Every winter, adults can expect to come down with an average of two to three colds. And if we don’t take the right precautions, a bout of flu could be in store too. Though our immune system does a pretty good job of fighting off the viruses that cause these illnesses, it’s not foolproof. Germs can slip through our defenses, especially when we’re exposed to the elements or run down.
Despite what you might have read, no individual food, pill, or life change is going to bolster your body’s immunity enough to prevent you from getting sick. Your immune system is a complex, interrelated network of cells and biologic responses. It’s not easy to overhaul the entire system.
That said, making a few smarter choices could cumulatively lower your chances of getting sick this winter. Here are a few immune-promoting tips to try.
Get vaccinated. The flu vaccine is the “single best way to prevent the flu,” according to the Centers for Disease Control and Prevention (CDC). The shot produces antibodies that help your immune system target the flu virus if you’re exposed to it. Although vaccine effectiveness varies from season to season, it can reduce your risk of getting sick by 50 to 60 percent if it’s a good match with circulating virus strains. And if you do get the flu, the vaccine will make your illness milder and help prevent serious complications like pneumonia.
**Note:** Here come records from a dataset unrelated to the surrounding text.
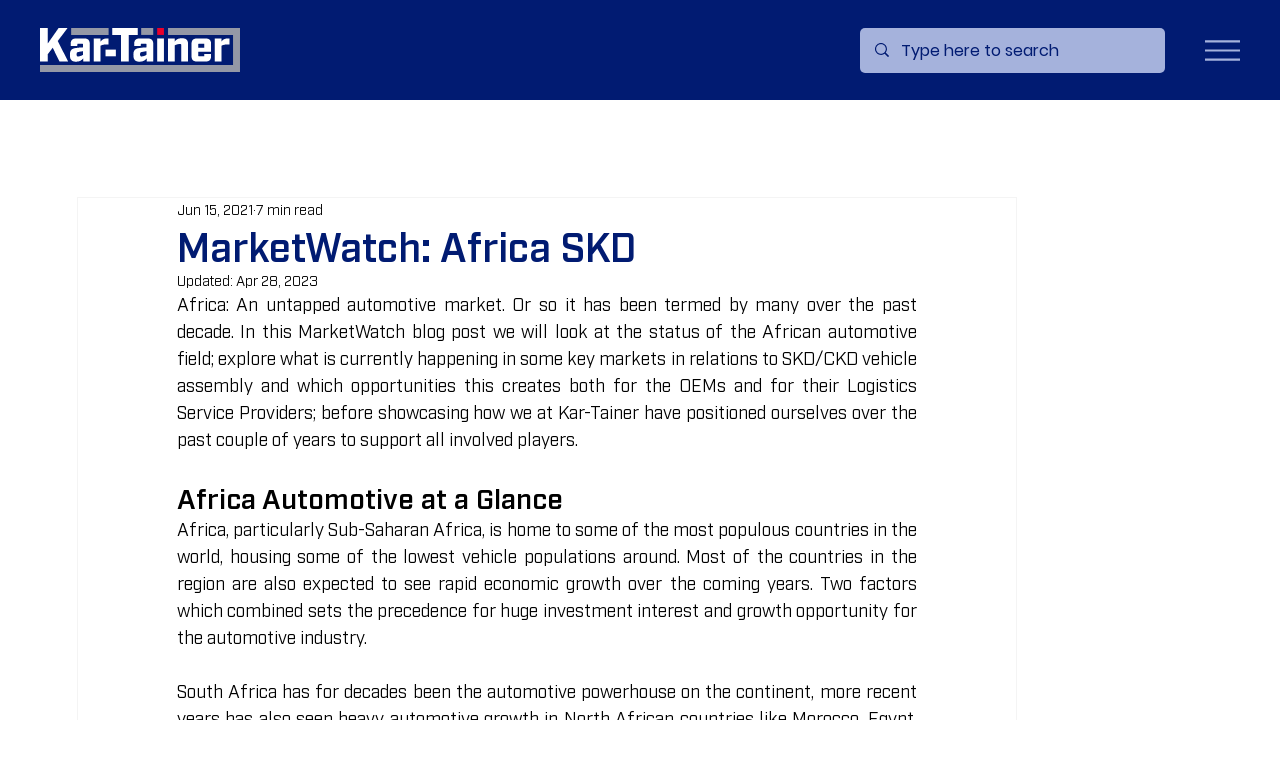

--- FILE ---
content_type: text/css; charset=utf-8
request_url: https://www.kar-tainer.com/_serverless/pro-gallery-css-v4-server/layoutCss?ver=2&id=5lb8a-not-scoped&items=3505_960_541%7C3423_960_1280%7C3310_960_1273%7C3336_960_720&container=6282.75_350_242_720&options=gallerySizeType:px%7CenableInfiniteScroll:true%7CtitlePlacement:SHOW_ON_HOVER%7CimageMargin:5%7CgalleryLayout:0%7CisVertical:true%7CgallerySizePx:300%7CcubeRatio:1%7CcubeType:fill%7CgalleryThumbnailsAlignment:none%7CthumbnailSpacings:0
body_size: -195
content:
#pro-gallery-5lb8a-not-scoped [data-hook="item-container"][data-idx="0"].gallery-item-container{opacity: 1 !important;display: block !important;transition: opacity .2s ease !important;top: 0px !important;left: 0px !important;right: auto !important;height: 197px !important;width: 350px !important;} #pro-gallery-5lb8a-not-scoped [data-hook="item-container"][data-idx="0"] .gallery-item-common-info-outer{height: 100% !important;} #pro-gallery-5lb8a-not-scoped [data-hook="item-container"][data-idx="0"] .gallery-item-common-info{height: 100% !important;width: 100% !important;} #pro-gallery-5lb8a-not-scoped [data-hook="item-container"][data-idx="0"] .gallery-item-wrapper{width: 350px !important;height: 197px !important;margin: 0 !important;} #pro-gallery-5lb8a-not-scoped [data-hook="item-container"][data-idx="0"] .gallery-item-content{width: 350px !important;height: 197px !important;margin: 0px 0px !important;opacity: 1 !important;} #pro-gallery-5lb8a-not-scoped [data-hook="item-container"][data-idx="0"] .gallery-item-hover{width: 350px !important;height: 197px !important;opacity: 1 !important;} #pro-gallery-5lb8a-not-scoped [data-hook="item-container"][data-idx="0"] .item-hover-flex-container{width: 350px !important;height: 197px !important;margin: 0px 0px !important;opacity: 1 !important;} #pro-gallery-5lb8a-not-scoped [data-hook="item-container"][data-idx="0"] .gallery-item-wrapper img{width: 100% !important;height: 100% !important;opacity: 1 !important;} #pro-gallery-5lb8a-not-scoped [data-hook="item-container"][data-idx="1"].gallery-item-container{opacity: 1 !important;display: block !important;transition: opacity .2s ease !important;top: 202px !important;left: 0px !important;right: auto !important;height: 229px !important;width: 172px !important;} #pro-gallery-5lb8a-not-scoped [data-hook="item-container"][data-idx="1"] .gallery-item-common-info-outer{height: 100% !important;} #pro-gallery-5lb8a-not-scoped [data-hook="item-container"][data-idx="1"] .gallery-item-common-info{height: 100% !important;width: 100% !important;} #pro-gallery-5lb8a-not-scoped [data-hook="item-container"][data-idx="1"] .gallery-item-wrapper{width: 172px !important;height: 229px !important;margin: 0 !important;} #pro-gallery-5lb8a-not-scoped [data-hook="item-container"][data-idx="1"] .gallery-item-content{width: 172px !important;height: 229px !important;margin: 0px 0px !important;opacity: 1 !important;} #pro-gallery-5lb8a-not-scoped [data-hook="item-container"][data-idx="1"] .gallery-item-hover{width: 172px !important;height: 229px !important;opacity: 1 !important;} #pro-gallery-5lb8a-not-scoped [data-hook="item-container"][data-idx="1"] .item-hover-flex-container{width: 172px !important;height: 229px !important;margin: 0px 0px !important;opacity: 1 !important;} #pro-gallery-5lb8a-not-scoped [data-hook="item-container"][data-idx="1"] .gallery-item-wrapper img{width: 100% !important;height: 100% !important;opacity: 1 !important;} #pro-gallery-5lb8a-not-scoped [data-hook="item-container"][data-idx="2"].gallery-item-container{opacity: 1 !important;display: block !important;transition: opacity .2s ease !important;top: 202px !important;left: 177px !important;right: auto !important;height: 229px !important;width: 173px !important;} #pro-gallery-5lb8a-not-scoped [data-hook="item-container"][data-idx="2"] .gallery-item-common-info-outer{height: 100% !important;} #pro-gallery-5lb8a-not-scoped [data-hook="item-container"][data-idx="2"] .gallery-item-common-info{height: 100% !important;width: 100% !important;} #pro-gallery-5lb8a-not-scoped [data-hook="item-container"][data-idx="2"] .gallery-item-wrapper{width: 173px !important;height: 229px !important;margin: 0 !important;} #pro-gallery-5lb8a-not-scoped [data-hook="item-container"][data-idx="2"] .gallery-item-content{width: 173px !important;height: 229px !important;margin: 0px 0px !important;opacity: 1 !important;} #pro-gallery-5lb8a-not-scoped [data-hook="item-container"][data-idx="2"] .gallery-item-hover{width: 173px !important;height: 229px !important;opacity: 1 !important;} #pro-gallery-5lb8a-not-scoped [data-hook="item-container"][data-idx="2"] .item-hover-flex-container{width: 173px !important;height: 229px !important;margin: 0px 0px !important;opacity: 1 !important;} #pro-gallery-5lb8a-not-scoped [data-hook="item-container"][data-idx="2"] .gallery-item-wrapper img{width: 100% !important;height: 100% !important;opacity: 1 !important;} #pro-gallery-5lb8a-not-scoped [data-hook="item-container"][data-idx="3"]{display: none !important;} #pro-gallery-5lb8a-not-scoped .pro-gallery-prerender{height:699px !important;}#pro-gallery-5lb8a-not-scoped {height:699px !important; width:350px !important;}#pro-gallery-5lb8a-not-scoped .pro-gallery-margin-container {height:699px !important;}#pro-gallery-5lb8a-not-scoped .pro-gallery {height:699px !important; width:350px !important;}#pro-gallery-5lb8a-not-scoped .pro-gallery-parent-container {height:699px !important; width:355px !important;}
Move more. A daily walk or yoga session will do more than tone your body. One study found people who worked out regularly had about 40 percent fewer colds and other upper respiratory infections than those who were sedentary. Researchers say exercise increases circulation of the immune cells that hunt down and destroy viruses and other invaders. Stay active, but don’t overdo it. Longer bouts of intense exercise can have the opposite effect, dampening your immune response to infection.
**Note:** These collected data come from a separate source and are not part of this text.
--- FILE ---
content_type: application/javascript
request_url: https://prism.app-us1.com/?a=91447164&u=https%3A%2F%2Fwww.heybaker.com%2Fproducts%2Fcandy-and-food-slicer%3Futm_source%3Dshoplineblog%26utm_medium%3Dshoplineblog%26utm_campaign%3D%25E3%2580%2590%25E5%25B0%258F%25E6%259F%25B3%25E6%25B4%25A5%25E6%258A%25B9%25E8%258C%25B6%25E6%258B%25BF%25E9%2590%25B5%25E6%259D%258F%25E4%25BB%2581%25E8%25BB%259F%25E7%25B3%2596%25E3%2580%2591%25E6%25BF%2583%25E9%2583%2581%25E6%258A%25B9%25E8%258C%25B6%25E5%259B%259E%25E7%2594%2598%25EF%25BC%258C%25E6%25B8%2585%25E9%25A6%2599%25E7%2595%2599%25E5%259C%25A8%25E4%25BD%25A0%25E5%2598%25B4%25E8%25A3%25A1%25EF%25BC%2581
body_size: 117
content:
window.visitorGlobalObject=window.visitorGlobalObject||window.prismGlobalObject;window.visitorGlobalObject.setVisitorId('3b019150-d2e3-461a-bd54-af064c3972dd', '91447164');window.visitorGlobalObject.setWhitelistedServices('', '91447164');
Boost your nutrition. Your immune system has the same needs as every other body system — a variety of vitamins and minerals, which a nutrient-rich diet provides. Vitamins A, C, and E are powerful antioxidants in fruits and vegetables that strengthen your body’s defenses against infection. Whether it’s worth taking vitamin C in supplement form is still up for debate. Research finds a daily dose of C doesn’t prevent colds, but it might make them milder and shorter.
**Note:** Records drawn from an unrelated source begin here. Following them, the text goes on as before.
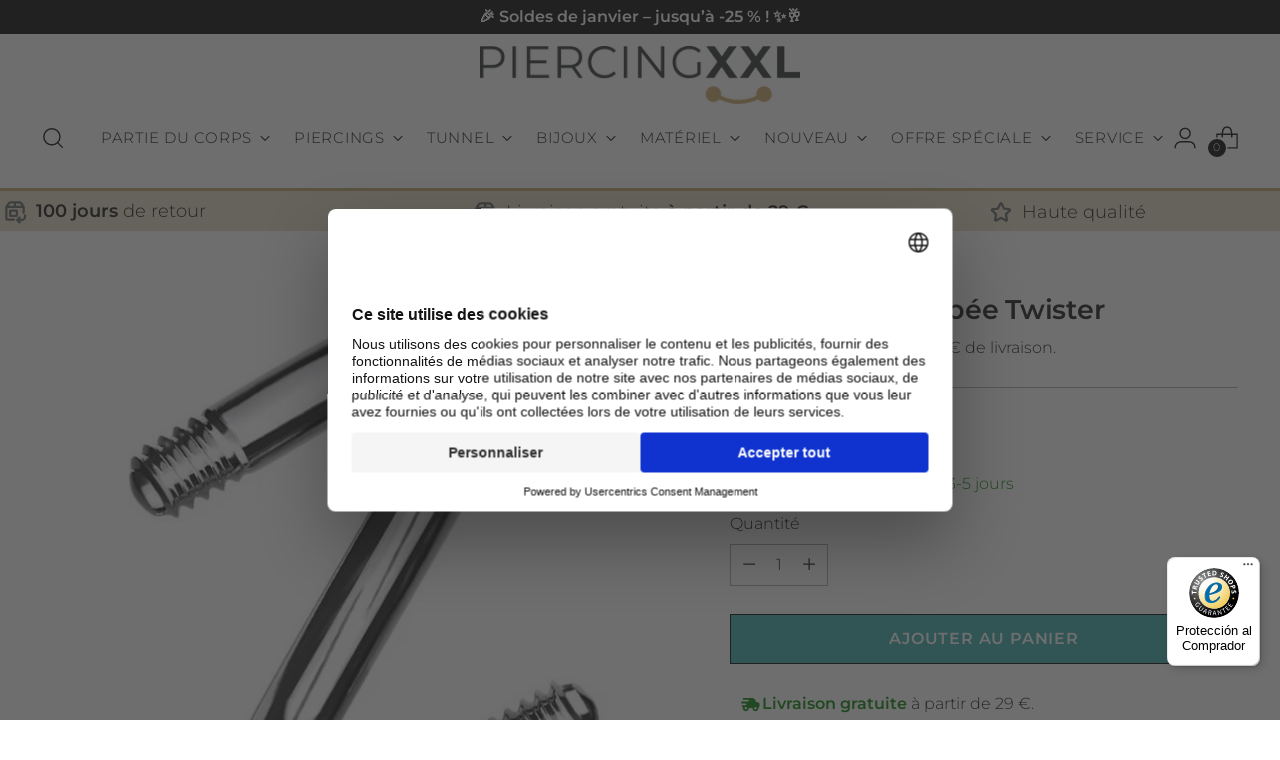

--- FILE ---
content_type: text/css
request_url: https://piercingxxl.fr/cdn/shop/t/19/assets/boost-sd-custom.css?v=1769084276475
body_size: -738
content:
/*# sourceMappingURL=/cdn/shop/t/19/assets/boost-sd-custom.css.map?v=1769084276475 */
Eat yogurt. Probiotics — the beneficial bacteria found in yogurt — might also be worth adding to your diet. A 2012 analysis found they had a “modest effect” in preventing colds. And if you’re already sick, probiotic supplements could help you feel less miserable. “Cold symptoms like a stuffy nose and sore throat are the body’s inflammatory response toward a virus, not a direct action of the virus itself,” said Tracey J. Smith, RD, an adjunct professor at the University of Medicine and Dentistry of New Jersey. “Probiotic microorganisms may soften your immune system’s reaction by reducing your body’s inflammatory response.”
Get plenty of rest. A full seven to nine hours of sleep each night won’t just make you feel more alert. Adequate rest could also help you avoid a cold or other infection this winter. A lack of sleep weakens the body’s defenses, leaving you more vulnerable to illness. One team of researchers set out to prove the idea when they exposed a group of volunteers to cold viruses and then monitored them for five days. Participants who’d slept fewer than five hours nightly were more than four times more likely to get sick than those who slept more than seven hours. “It goes beyond feeling groggy or irritable,” said lead study author Aric Prather, PhD, assistant professor of psychiatry at the University of California, San Francisco. “Not getting sleep fundamentally affects your physical health.”
Try zinc. Zinc is a trace element that’s essential for healthy immune system function. Although taking zinc may not prevent a cold, it could make the illness more bearable. Researchers say zinc works by “tapping the breaks on the immune response.” When the immune system identifies a foreign invader like the cold virus, it launches a cellular response to wipe out the enemy. If that reaction spirals out of control, as it sometimes does, it can lead to excess inflammation and more severe symptoms. Taking zinc supplements at the start of a cold could help you feel better and recover faster, although you may have to deal with side effects like nausea and a bad taste in your mouth.
Reduce stress. Emotional stress has wide-ranging physical implications. Researchers are finding that a body under stress is less able to regulate the inflammatory response when confronted with bacteria or viruses. Stress can both lower your resistance — making you more likely to get sick — and prevent you from making a quick recovery once you are sick. Managing stress with relaxation techniques like deep breathing, meditation, and yoga could keep you healthier, and help you get over your illness faster.